Court Opinion

ID: 9609606
Source: CourtListenerOpinion
Date Created: 2023-08-22 03:29:05.983622+00
Date Added: 2024-06-11T18:02:51.319199
License: Public Domain

Judge GREENE
concurring in the result.
I agree with the majority that the eviction of the tenant terminated the lease and that the tenant is therefore no longer liable *418for rent accruing after the eviction. Robert S. Schoshinski, American Law of Landlord and Tenant § 6.1, at 382 (1980) (liability for rent ceases upon termination of lease). The lease at issue specifically provided that the landlord had the right to terminate and, upon termination, to reenter.
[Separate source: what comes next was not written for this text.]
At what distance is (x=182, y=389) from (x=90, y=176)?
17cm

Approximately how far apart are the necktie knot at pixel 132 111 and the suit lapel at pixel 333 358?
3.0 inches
I do not agree that an evicted tenant is, nonetheless, liable for damages in the amount of “the rent for the remainder of the term, less the amount received from the new tenant.” In the absence of a residual liability or indemnity clause in the lease agreement, American Law of Landlord and Tenant § 6.1, at 383-84, which this lease does not contain, the tenant is not liable for any rent or damages after the cessation of the estate. 11 Samuel Williston, A Treatise on the Law of Contracts § 1403 (Walter H.E. Jaeger ed., 3d ed. 1968) (eviction of tenant precludes recovery for damages for loss of lease); see Chrisalis Properties, Inc. v. Separate Quarters, Inc., 101 N.C. App. 81, 86, 398 S.E.2d 628, 632 (1990) (evicted tenant responsible for unpaid rent due at time of actual eviction plus damages for occupation of premises after cessation of lease estate), disc. rev. denied, 328 N.C. 570, 403 S.E.2d 509 (1991).
Thus the landlord was not entitled to any damages after 2 May 1988, the date of the eviction, and the judgment of the trial court must be reversed. I would not therefore reach the res judicata issue raised by the tenant and addressed by the majority.